TEMPO.CO, Jakarta - Raden Ajeng Kartini dikenal sebagai pahlawan nasional yang menyuarakan emansipasi perempuan. Selama hidupnya, ia berjuang agar perempuan memiliki akses yang sama dalam mendapatkan pendidikan, berkarier, hingga mengeluarkan pendapatnya.
Dikutip dari buku Sisi Lain Kartini, RA Kartini lahir pada 21 April 1879 di sebuah kota kecil bernama Mayong yang masuk wilayah Karesidenan Jepara dari pasangan R.M Sosroningrat dan Mas Ajeng Ngasirah.
Baca berita dengan sedikit iklan, klik di sini
Ia terlahir dalam keluarga bangsawan, membuatnya memiliki akses untuk mendapatkan pendidikan. Pada 1885, Kartini masuk ke sekolah dasar eropa atau Europeesche Lagere School (ELS) yang merupakan sekolah khusus untuk anak keturunan Eropa dan Belanda Indo, serta pribumi bangsawan yang orang tuanya menjadi pejabat pemerintah.
Di tempatnya menimba ilmu, Kartini diceritakan sering mendapatkan perlakuan diskriminatif. Hal ini memacunya untuk semangat belajar dan mempelajari ilmu-ilmu baru yang lebih luas.
Setelah lulus dari ELS pada 1892, Kartini harus menjalani masa pingitan sesuai tradisi Jawa saat itu.

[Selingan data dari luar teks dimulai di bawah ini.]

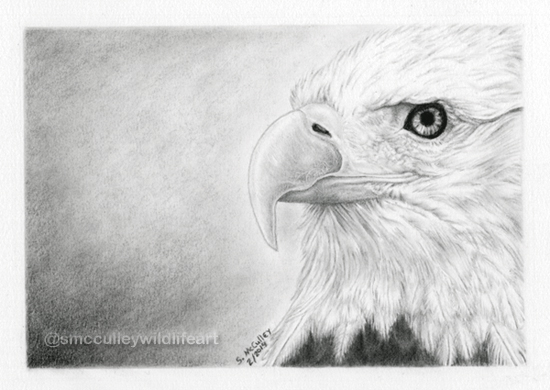 Bald Eagle - close up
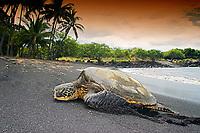 green sea turtle, Chelonia mydas, basking in the sun, Punaluu or Punalu`u Black Sand Beach, Big Island, Hawaii, USA, Pacific Ocean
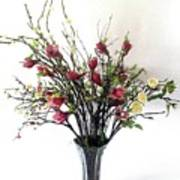 Tree Magnolias Art Print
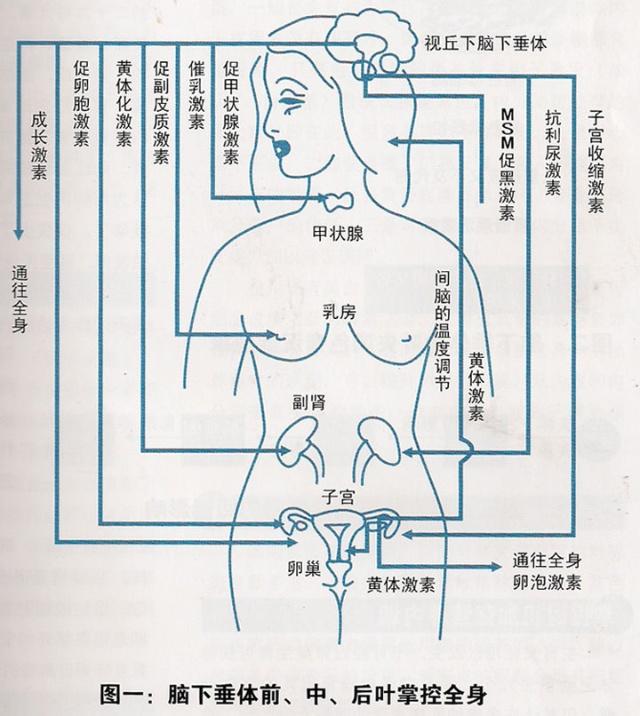 布朗发生器电路图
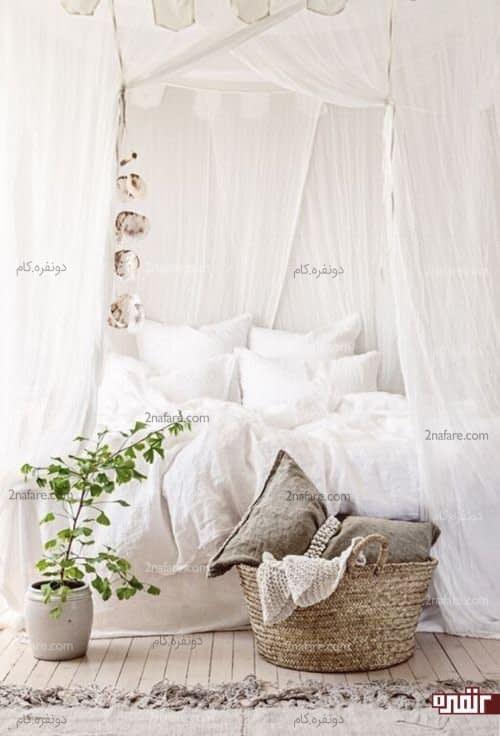 گیاهان زیبا برای استفاده در اتاق خواب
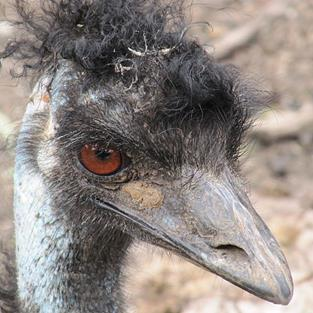 Art: Muddy Emu by Artist Diane Funderburg Deam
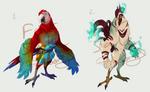 Bird adopts - 6 USD each - closed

Meski begitu, semangat belajarnya tidak padam. Ia banyak membaca buku dan menjalin surat-menyurat dengan teman-teman dari Eropa, terutama J.H Abendanon.
Lewat surat-surat itu, ia menyuarakan keresahan tentang ketidakadilan yang dialami perempuan, terutama soal pendidikan dan kebebasan.

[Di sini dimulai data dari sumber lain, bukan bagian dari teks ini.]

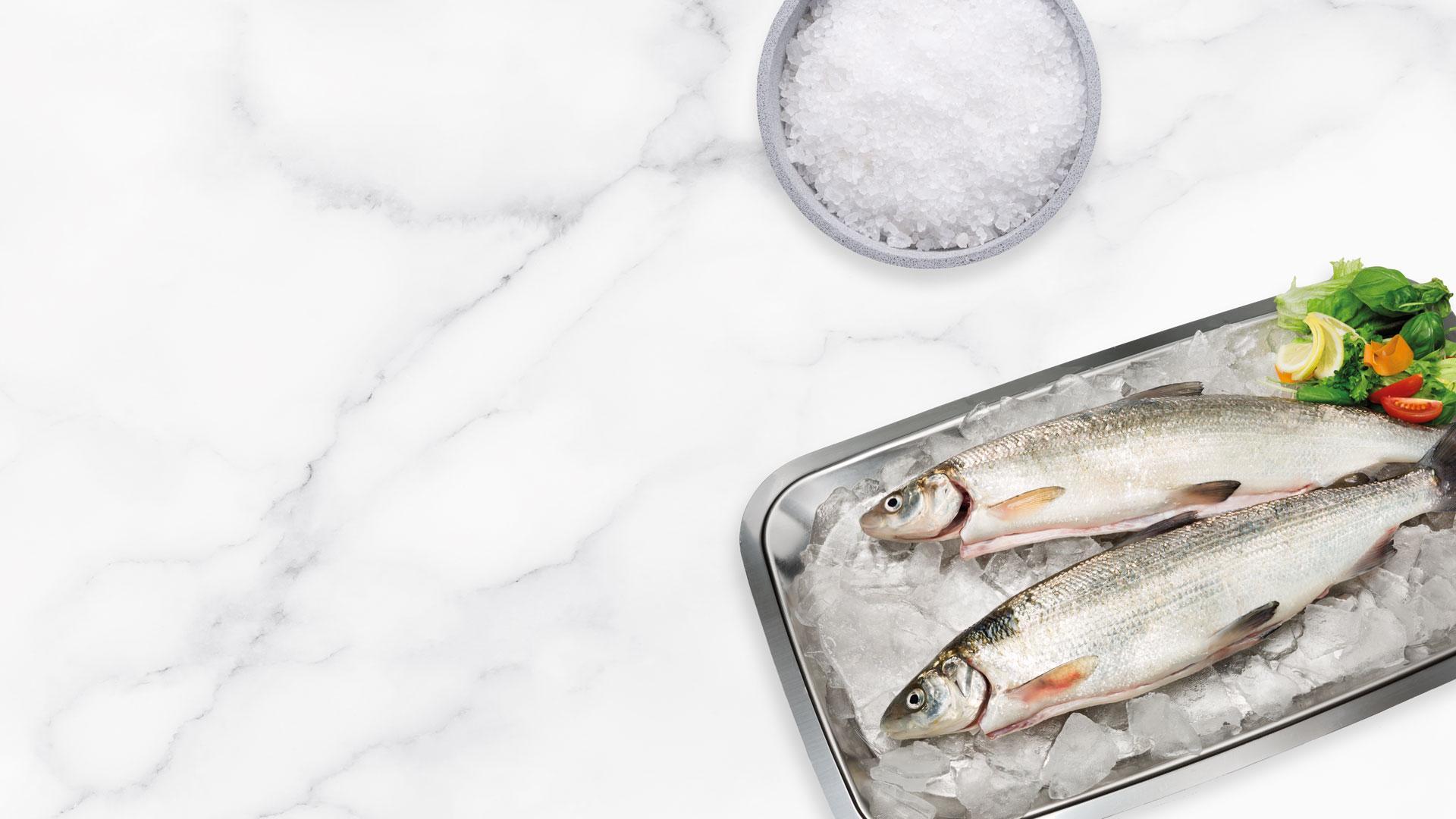 Kokonainen tuore siika | Kalatuotteet | Hätälä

Setelah wafat pada 17 September 1903, gagasan dan pemikiran Kartini dikumpulkan dan diterbitkan dalam buku berjudul Habis Gelap Terbitlah Terang atau dalam bahasa Belanda Door Duis-ternis tot Licht oleh J.H. Abendanon. Buku ini menjadi simbol perjuangan Kartini dalam mengangkat derajat perempuan Indonesia.
Kata-Kata Bijak Kartini
Mengutip dari laman museumkartinirembang.id, berikut ini kata-kata bijak Kartini yang bisa menjadi inspirasi perempuan Indonesia untuk berkarya.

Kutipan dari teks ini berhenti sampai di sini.